The Knicks’ timeout issue didn’t begin on the last play. It began earlier, when they let a use-it-or-lose-it timeout vanish, then spent the remainder of the night living with that consequence.
Under NBA rules, the Knicks couldn’t carry that extra timeout past the 3:00 mark of the fourth. By the time Brown called timeout with 2:43 left, they were already down to two. That timeout took them to one. Then, after Brunson’s 3-pointer cut the deficit to one, the Knicks used their final timeout with 10 seconds remaining. There was nothing left after that.
The scorebug error warped the conversation because it made Brown look like he’d simply refused to stop play in the final seconds. The mistaken graphic drove much of the immediate criticism, including online reaction that assumed the Knicks still had one left. Once the timeout rule and the graphic mistake were sorted out, the discussion moved where it should have been all along: not to the final play itself, but to whether the Knicks should’ve burned that extra timeout before the 3:00 mark and preserved another one for later.

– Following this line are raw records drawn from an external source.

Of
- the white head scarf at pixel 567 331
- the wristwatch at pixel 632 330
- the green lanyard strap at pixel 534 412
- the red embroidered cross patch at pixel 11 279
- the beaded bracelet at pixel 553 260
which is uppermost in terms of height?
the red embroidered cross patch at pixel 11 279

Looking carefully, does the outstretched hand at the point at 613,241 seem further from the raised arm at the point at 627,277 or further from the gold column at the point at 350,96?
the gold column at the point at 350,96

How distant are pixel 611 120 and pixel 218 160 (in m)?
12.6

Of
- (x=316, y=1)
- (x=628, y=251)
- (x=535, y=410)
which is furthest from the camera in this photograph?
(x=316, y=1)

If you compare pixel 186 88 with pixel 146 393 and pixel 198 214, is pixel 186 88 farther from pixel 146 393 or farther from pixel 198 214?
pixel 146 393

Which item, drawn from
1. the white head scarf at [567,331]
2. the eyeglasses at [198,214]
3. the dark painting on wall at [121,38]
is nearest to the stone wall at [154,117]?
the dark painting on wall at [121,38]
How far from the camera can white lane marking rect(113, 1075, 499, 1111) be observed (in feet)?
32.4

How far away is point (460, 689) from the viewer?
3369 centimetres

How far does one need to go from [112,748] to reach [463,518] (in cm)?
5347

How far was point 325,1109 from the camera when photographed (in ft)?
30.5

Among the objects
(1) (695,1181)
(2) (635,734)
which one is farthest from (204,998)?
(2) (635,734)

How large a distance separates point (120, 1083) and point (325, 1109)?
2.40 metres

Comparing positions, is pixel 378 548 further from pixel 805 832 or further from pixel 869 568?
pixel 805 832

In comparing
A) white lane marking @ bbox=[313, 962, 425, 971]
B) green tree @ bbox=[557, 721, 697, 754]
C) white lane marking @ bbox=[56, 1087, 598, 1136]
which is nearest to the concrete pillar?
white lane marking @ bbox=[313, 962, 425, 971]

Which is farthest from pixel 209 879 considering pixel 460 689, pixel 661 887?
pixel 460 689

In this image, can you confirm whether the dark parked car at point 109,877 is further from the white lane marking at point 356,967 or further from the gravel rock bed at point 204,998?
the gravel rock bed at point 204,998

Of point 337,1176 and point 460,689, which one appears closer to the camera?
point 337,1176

Brown’s own explanation only added another layer. He said he called timeout at 2:43 because a couple Knicks possessions “weren’t fluid” and he wanted to get to something more organized offensively. On the final sequence, though, Brown said his instinct in those spots usually is to keep it moving so the defense can’t substitute its best defenders and load up the play. In other words, even if he’d still had one at the end, there was a good chance he still would’ve let Bridges go.
Brown said Bridges got to a spot the Knicks have seen him score from before. The shot just didn’t go.
So yes, timeout management became part of the Knicks’ collapse. It just wasn’t the version many people thought they were watching. The bigger indictment was everything around it.
Brown pointed to the same things the box score did: 10 missed free throws in a one-point game, 14 turnovers that turned into 18 Hawks points, and a fourth quarter where Atlanta played with more aggression on loose balls and 50-50s. Josh Hart didn’t dance around it either.
“This is a game we should have won,” Hart said. “In the playoffs we can’t give away games.”
Brunson owned his part as well, saying there was “poor decision-making on my part in some possessions” and adding, “We just got to play better with the lead. That’s twice in the fourth quarter now.”
That’s why the timeout confusion, while worth explaining, shouldn’t become the main takeaway.
The broadcast error turned the final seconds into a rules argument. The game itself was about something much harsher. The Knicks had enough chances to put Game 2 away, didn’t do it, and by the time everyone started yelling about timeouts, most of the damage had already been done.